"The Con" ein Konzeptalbum zu nennen, ginge zu weit. Inhaltlich und in der Songabfolge derart stringent auf eine kohärente Wirkung bedacht, gaben sich die beiden Schwestern, die acht Minuten nacheinander geboren wurden und beide lesbisch sind, bisher aber noch nicht. Ein Sammelband ist der "Schwindel" gemäß dem Buch-Vergleich der beiden 27-Jährigen. Die Platte produzierte neben den Schwestern auch Chris Walla, ein ehemaliger Radio-DJ und Gitarrist der amerikanischen Rockband Death Cab for Cutie. An den Drums sitzt sein Bandkollege Jason McGerr, Bass spielt Matt Sharp von Weezer.
Die Punk-Attidüde haben Tegan und Sara Quin, wie sie mit Nachnamen heißen, mit "The Con" nun endlich fallen gelassen. Stattdessen driften sie mit treibenden Tracks wie "Relief Next To Me", dem Titeltrack "The Con" oder "Hop A Plane" in Richtung New Wave, mit kitschigen Kinderklaviermelodien wie bei "Back In Your Head" oder dem ungewöhnlich melodischen Song "Burn Your Life Down" flirten sie radiotauglich mit dem Poprock-Genre.
Dafür haben Tegan und Sara jetzt endgültig den idealen Schmelzpunkt für den Mix ihrer Synthesizer- und E-Piano-Sounds mit elektro-akustischen Gitarren gefunden.

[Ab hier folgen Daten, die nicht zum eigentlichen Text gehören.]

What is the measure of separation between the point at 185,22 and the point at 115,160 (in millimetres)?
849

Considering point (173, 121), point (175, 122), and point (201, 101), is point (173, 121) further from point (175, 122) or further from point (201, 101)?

Dass "The Con" trotzdem "indie" bleibt, dafür sorgen neben den schrillen, gestoßenen Vocals der Mädels ihre Songwriter-Erfahrungen: Wäre die Akkordfolge eines Songs mal allzu vorhersehbar, durchbricht ein Piano-Ostinato die Melodie, man wechselt die Time oder es taucht aus dem Nirgendwo ein Schwestern-Chor auf, der dem Song eine neue Wendung gibt.
Den Konzept-Charakter der Platte unterstreichen mehrere 1:30-Minuten Songs, die wie Interludes wirken und beim Durchhören den nächsten Track einleiten. Themen der Platte sind all die Dinge, die man als "human issues" klassifizieren würde. Dazu zählen bei den Schwestern aber nicht nur Liebesgesäusel und Beziehungskisten sondern auch, oder vor allem, Selbst- und Fremdachtung, Aufrichtigkeit und Ehrlichkeit. Was vielleicht mit ein Grund ist, warum Heteros sich die beiden Mädels nicht als Band FÜR Lesben wegnehmen lassen wollen. Selten klingen Popsongs so wenig nach Gefühlsduselei und meinen doch so viel.